Set exercise =>
Report every line in the records below that contains the word "farthest", copying each such line in full.

Supplied information =>
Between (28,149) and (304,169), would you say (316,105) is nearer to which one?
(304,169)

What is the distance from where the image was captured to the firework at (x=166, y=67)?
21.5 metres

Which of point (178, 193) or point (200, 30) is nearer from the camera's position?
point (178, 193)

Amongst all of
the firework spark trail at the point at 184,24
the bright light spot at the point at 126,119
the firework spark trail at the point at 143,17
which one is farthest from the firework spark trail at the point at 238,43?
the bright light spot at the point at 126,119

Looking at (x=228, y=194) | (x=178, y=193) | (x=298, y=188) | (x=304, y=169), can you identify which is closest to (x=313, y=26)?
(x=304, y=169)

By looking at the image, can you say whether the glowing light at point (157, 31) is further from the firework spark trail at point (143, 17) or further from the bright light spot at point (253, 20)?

* * *

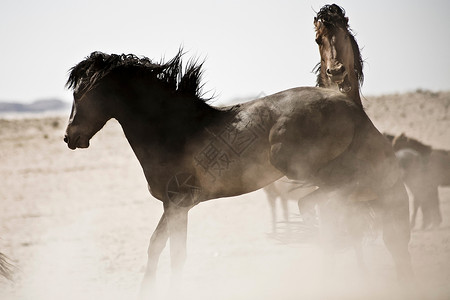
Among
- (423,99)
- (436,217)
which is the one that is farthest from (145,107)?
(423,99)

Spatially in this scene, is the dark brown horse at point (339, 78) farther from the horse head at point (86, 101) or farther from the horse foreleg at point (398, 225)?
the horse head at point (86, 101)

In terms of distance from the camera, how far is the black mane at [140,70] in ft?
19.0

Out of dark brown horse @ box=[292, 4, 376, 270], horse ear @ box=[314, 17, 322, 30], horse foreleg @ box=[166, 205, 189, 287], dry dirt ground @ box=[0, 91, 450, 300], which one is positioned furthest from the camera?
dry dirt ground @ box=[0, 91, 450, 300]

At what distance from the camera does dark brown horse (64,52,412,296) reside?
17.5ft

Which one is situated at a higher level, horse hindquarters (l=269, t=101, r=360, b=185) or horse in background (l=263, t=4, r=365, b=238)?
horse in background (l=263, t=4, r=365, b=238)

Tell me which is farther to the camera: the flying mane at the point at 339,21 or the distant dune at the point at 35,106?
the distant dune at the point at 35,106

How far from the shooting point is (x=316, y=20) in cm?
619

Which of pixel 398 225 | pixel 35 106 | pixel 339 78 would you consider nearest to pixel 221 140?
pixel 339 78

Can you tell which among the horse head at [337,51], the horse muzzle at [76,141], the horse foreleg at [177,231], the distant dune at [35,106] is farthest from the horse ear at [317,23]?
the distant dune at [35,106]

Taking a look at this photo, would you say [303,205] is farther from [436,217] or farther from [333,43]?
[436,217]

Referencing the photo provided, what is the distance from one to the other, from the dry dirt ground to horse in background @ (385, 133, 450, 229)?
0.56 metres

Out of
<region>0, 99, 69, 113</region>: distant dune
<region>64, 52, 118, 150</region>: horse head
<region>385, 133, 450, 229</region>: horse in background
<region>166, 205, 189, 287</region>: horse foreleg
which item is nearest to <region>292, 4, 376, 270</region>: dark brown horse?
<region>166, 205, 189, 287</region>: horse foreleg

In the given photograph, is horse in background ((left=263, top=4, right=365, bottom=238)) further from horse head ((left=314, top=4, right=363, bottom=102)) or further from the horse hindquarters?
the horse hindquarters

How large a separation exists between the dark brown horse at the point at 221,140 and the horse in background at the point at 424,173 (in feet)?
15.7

Reply =>
which one is farthest from the firework spark trail at the point at 238,43?
which is the one that is farthest from (145,107)?
Can you tell which among the horse head at [337,51], the horse muzzle at [76,141], the horse foreleg at [177,231], the distant dune at [35,106] is farthest from the horse ear at [317,23]?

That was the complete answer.